Kudzu, Pueraria montana (Lour.) Merr. var. lobata (Willd.) Maesen et S. Almeida (Leguminosae), is an aggressive invasive weed introduced to the United States in the early 20th century for forage and erosion control (Piper 1920). Kudzu turned out to be harmful, causing economic loss and suppressing native plants (Alderman 1998). The USDA removed it from the list of recommended ground cover plants in 1953, and it was listed as a U.S. federal noxious weed in 1998 (U.S. Forest Service 2008). Kudzu infests 7 million acres in the United States (Miller & Edwards 1983; Britton et al. 2000), and kudzu's range in North America is still expanding.
Sun et al. (2006) identified plant pathogens and 116 insect species associated with kudzu in China, and Tayutivutikul & Kushigemati (1992) made a similar survey in the southwestern part of Japan, and noted that 109 insects and 2 spider mites in Japan feed on kudzu. Here we report the first field surveys for kudzu-feeding insects in central Japan (12 sites in the Kinki District, N34°–36°, E135°–137°; 4 sites in Shiga prefecture, 3 sites in Kyoto prefecture, 2 sites in Hyogo prefecture, and 1 site in Osaka and Nara prefecture), and in other regions (7 sites, N31°–42°, E130°– 141°; 1 site in Hokkaido, Miyagi, Toshigi, Shizuoka and Kagoshima prefecture, and 2 sites in Tokyo prefecture).
Timed visual searches in plots with kudzu were conducted from May to Oct in 2004–2005. Three to 6 plots (2–15 m2) were marked per site, and each was searched for 15 min in 2004 and 5 min in 2005. The total time spent searching was 2050 min in the Kinki District and 395 min in other regions. All of different morphotypes found were captured and identified in the laboratory. Immature insects were reared on kudzu at 25°C and 16:8 L:D to obtain adults for identification.
Forty-seven potential kudzu-feeding species were identified during the 2-year survey. Three are new records from kudzu, 28 are previously reported kudzu-feeding species (Tayutivutikul & Kushigemati 1992; Sun et al. 2006), 4 are species without host-plant information, and 12 are species known to feed on fabaceous plants (Inoue 1982; Hayashi et al. 1984; Tomokuni 1993; Anonymous 2006) and included as potential kudzu feeders because kudzu was almost the only fabaceous plant in the research sites.
Of the 47 potential kudzu-feeding species collected, 20 were not listed in Tayutivutikul & Kushigemati (1992; Table 1). Four of these 20 were confirmed as kudzu feeders by our observations and Sun et al. (2006). Further study is needed to determine if the other 16 species are kudzu-feeding specialists. All 5 specialists collected, Trachys auricollis E. Saunders (Buprestidae), 2 cecidomyiids, Pitydiplosis sp. and Genus sp., Mesalcidodes trifidus Pascoe (Curculionidae), and Borowiecius ademptus (Sharp) (Bruchidae), were recorded as such in Tayutivutikul & Kushigemati (1992).

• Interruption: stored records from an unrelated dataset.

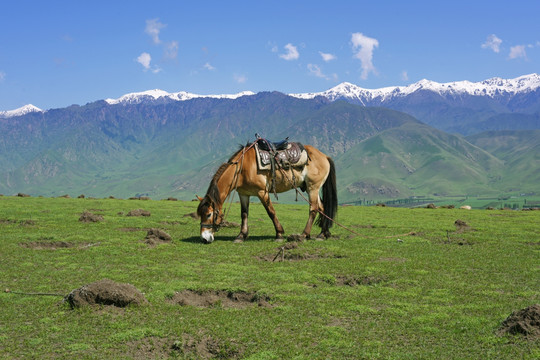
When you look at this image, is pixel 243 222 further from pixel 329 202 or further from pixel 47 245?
pixel 47 245

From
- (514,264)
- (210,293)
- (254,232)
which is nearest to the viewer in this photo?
(210,293)

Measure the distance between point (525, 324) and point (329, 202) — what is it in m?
13.9

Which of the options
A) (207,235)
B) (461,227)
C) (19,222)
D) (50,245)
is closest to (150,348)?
(207,235)

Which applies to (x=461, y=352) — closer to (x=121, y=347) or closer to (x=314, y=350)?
(x=314, y=350)

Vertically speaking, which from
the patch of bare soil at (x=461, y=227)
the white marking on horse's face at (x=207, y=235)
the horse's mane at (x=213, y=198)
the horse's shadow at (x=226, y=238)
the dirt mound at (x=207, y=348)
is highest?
the horse's mane at (x=213, y=198)

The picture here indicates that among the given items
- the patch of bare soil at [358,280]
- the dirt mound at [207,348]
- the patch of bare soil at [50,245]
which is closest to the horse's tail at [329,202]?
the patch of bare soil at [358,280]

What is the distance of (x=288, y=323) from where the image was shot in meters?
10.2

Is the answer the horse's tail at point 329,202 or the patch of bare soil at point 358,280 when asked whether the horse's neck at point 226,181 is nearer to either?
the horse's tail at point 329,202

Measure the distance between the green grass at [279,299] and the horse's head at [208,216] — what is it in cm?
59

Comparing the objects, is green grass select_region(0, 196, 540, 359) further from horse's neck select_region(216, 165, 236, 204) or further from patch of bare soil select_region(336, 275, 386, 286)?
horse's neck select_region(216, 165, 236, 204)

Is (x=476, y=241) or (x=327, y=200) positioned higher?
(x=327, y=200)

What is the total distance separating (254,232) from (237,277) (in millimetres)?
11158

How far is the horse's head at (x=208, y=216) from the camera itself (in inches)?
786

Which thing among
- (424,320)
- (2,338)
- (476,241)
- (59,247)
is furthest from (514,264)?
(59,247)
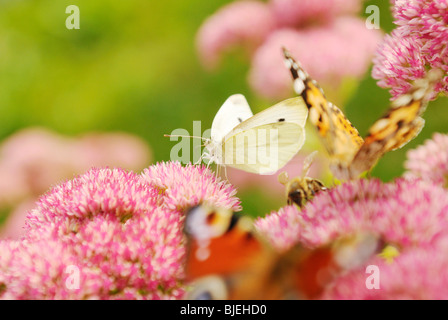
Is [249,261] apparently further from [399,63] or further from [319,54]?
[319,54]

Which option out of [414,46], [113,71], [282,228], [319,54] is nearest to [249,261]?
[282,228]

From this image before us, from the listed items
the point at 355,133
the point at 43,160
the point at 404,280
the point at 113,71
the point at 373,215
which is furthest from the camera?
the point at 113,71

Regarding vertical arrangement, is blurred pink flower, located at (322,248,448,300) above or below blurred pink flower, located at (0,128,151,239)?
below

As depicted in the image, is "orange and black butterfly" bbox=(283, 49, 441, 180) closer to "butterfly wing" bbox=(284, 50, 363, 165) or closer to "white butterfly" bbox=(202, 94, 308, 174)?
"butterfly wing" bbox=(284, 50, 363, 165)

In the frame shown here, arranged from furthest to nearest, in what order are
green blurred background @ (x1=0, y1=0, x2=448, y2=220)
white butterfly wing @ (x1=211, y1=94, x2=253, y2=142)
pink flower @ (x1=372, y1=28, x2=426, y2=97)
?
1. green blurred background @ (x1=0, y1=0, x2=448, y2=220)
2. white butterfly wing @ (x1=211, y1=94, x2=253, y2=142)
3. pink flower @ (x1=372, y1=28, x2=426, y2=97)

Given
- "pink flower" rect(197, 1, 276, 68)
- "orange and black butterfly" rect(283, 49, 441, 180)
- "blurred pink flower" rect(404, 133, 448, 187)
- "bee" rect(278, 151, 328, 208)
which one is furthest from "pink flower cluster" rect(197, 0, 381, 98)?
"bee" rect(278, 151, 328, 208)

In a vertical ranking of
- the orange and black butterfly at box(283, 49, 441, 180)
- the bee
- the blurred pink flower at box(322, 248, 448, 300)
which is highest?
the orange and black butterfly at box(283, 49, 441, 180)

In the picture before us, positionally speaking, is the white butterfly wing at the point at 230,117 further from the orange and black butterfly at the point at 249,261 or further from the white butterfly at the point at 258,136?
the orange and black butterfly at the point at 249,261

The leaf miner T. auricollis and 2 leaf galler Pitydiplosis sp., and Genus sp. are specialists not reported in Sun et al. 2006, but abundant in Japan. Larvae of M. trifidus form stem galls on kudzu, and cannot complete their development on soybean (Sun et al. 2006). The adults feed on kudzu petioles (Sun et al. 2006) but also on soybean, kidney bean, adzuki bean, and cowpea (Anonymous 2006). The seed-feeder B. ademptus is naturalized in North Carolina (Sun et al. 2006).
Three species of Lepidptera (Endoclyta signifier Walker, Endoclyta excrescens Buutler, and Ostrinia sp.) feed on kudzu roots (Tsugawa & Kayama 1985), 2 of which are hepalid (Endoclyta spp.) generalists and pests of economically important plants (Anonymous 2006).
This project was funded by the USDA Forest Service and the 21st Century COE program for Innovative Food and Environmental Studies Pioneered by Entomomimetic Sciences from the Ministry of Education, Culture, Sports, Science and Technology of Japan. We thank Suzanne Lyon (University of Massachusetts) for critical reading of our manuscript. We thank Kazuo Yamazaki (Osaka City Institute of Public Health and Environmental Science), Kazunori Ohashi, Chihiro Himuro, Shuhei Kada, and Jiichiro Yoshimoto (Kyoto University) for identification of insects.
NEW POTENTIAL KUDZU-FEEDING INSECTS COLLECTED.
Kudzu is an aggressive invasive weed introduced from Japan to the United States. A 2-year survey of herbivorous insects on this plant in central Japan found 47 potential kudzu-feeding species, including 5 likely specialists. The leaf-miner Trachys auricollis is the most promising agent for biological control of kudzu.